[PASSAGE TO READ — start]

New Tax Incentives for SMEs
Reduced tax rate for manufacturing SMEs
In order to help the Canadian-controlled private corporations at least 25% of whose activities consist of manufacturing and processing activities (the "manufacturing SMEs"), the government announced that it will introduce a deduction of up to four percentage points from their actual reduced tax rate of 8% on their first $500,000 of annual income.2
The rate of such deduction will vary based on the proportion of a corporation's activities that can be attributed to manufacturing and processing, such that corporations for which such proportion will be equal to or higher than 50% will be entitled to the maximum additional deduction.
The maximum additional deduction to which a manufacturing SME will be entitled will be two percentage points as of June 5, 2014 and will rise to four percentage points as of April 1, 2015. The additional deduction will be adjusted proportionately if the taxation year of a manufacturing SME includes June 4, 2014 or March 31, 2015.
Additional deduction for transportation costs of remote manufacturing SMEs
Budget 2014-2015 proposes to create an additional deduction for remote manufacturing SMEs in calculating their net income to reflect the higher transportation costs attributable to the distance of certain regions from Québec's large urban centers. To be eligible, the manufacturing SME must be a Canadian-controlled private corporation whose paid-up capital is less than $15 million.
The additional deduction rate will apply for taxation years ending after June 4, 2014. The amount of this additional deduction may attain 6% of gross income for a given taxation year and depends on where the manufacturing activities of the corporation are carried out, the level of its manufacturing activities, the regional cap, the size of the corporation and its gross income for the taxation year. The additional deduction rate will be adjusted proportionately for a taxation year of a manufacturing SME that includes June 4, 2014.

[PASSAGE TO READ — finish]
[SUPPLIED DATA — start]

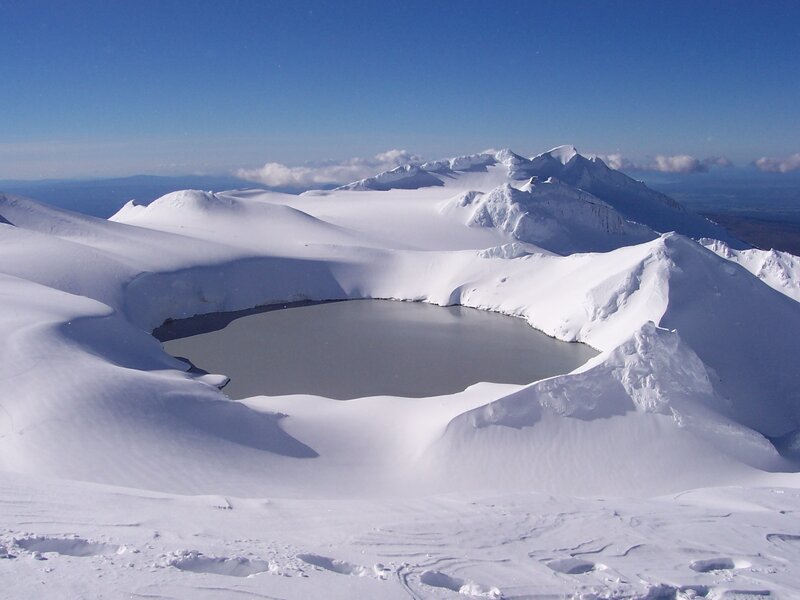 Snow-covered Crater Lake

[SUPPLIED DATA — finish]

WHAT TO PRODUCE
Could you pick up the SME tax incentives text at the point where it ends and carry it on?

ANSWER SECTION
Reduced contribution to the Health Services Fund to boost innovation in SMEs
Budget 2014-2015 proposes to temporarily reduce contributions that have to be made by employers to the Health Services Fund for full-time jobs created in the natural and applied sciences sector.
The reduction will be available to qualifying employers until 2020 for the increase in payroll that can be attributed to the hiring of new specialized employees in the above sector. This reduction will completely eliminate the contribution payable in respect of such new specialized employees to the Health Services Fund if an employer's total payroll does not exceed $1 million. By contrast, only a partial reduction will be afforded to employers whose total payroll is between $1 million and $5 million.
Introduction of Incentives to Foster the Marine Industry
Budget 2014-2015 proposes to add two new fiscal measures to stimulate Québec's shipyards. The first of these measures will enable Québec's shipowners to implement a tax-free reserve to grant the execution of construction, renovation and maintenance work on vessels of their fleet to a Québec shipyard. Under the second measure, Québec shipowners that grant work to a Québec shipyard will be entitled to claim an additional 50% deduction for the depreciation of a vessel.
Reduction of Certain Tax-Assistance Measures
As one of the steps taken to eliminate Québec's budgetary deficit, the government announced a 20% reduction of certain tax-assistance measures intended for businesses.
Reduction of tax benefits relating to flow-through shares
A reduction of 20% will be applied to the special deductions allowed under the flow-through share regime. More specifically, this reduction will apply to the additional deduction for mining exploration expenses incurred in Québec and to the special deduction in respect of surface expenses or oil or gas exploration expenses incurred in Québec.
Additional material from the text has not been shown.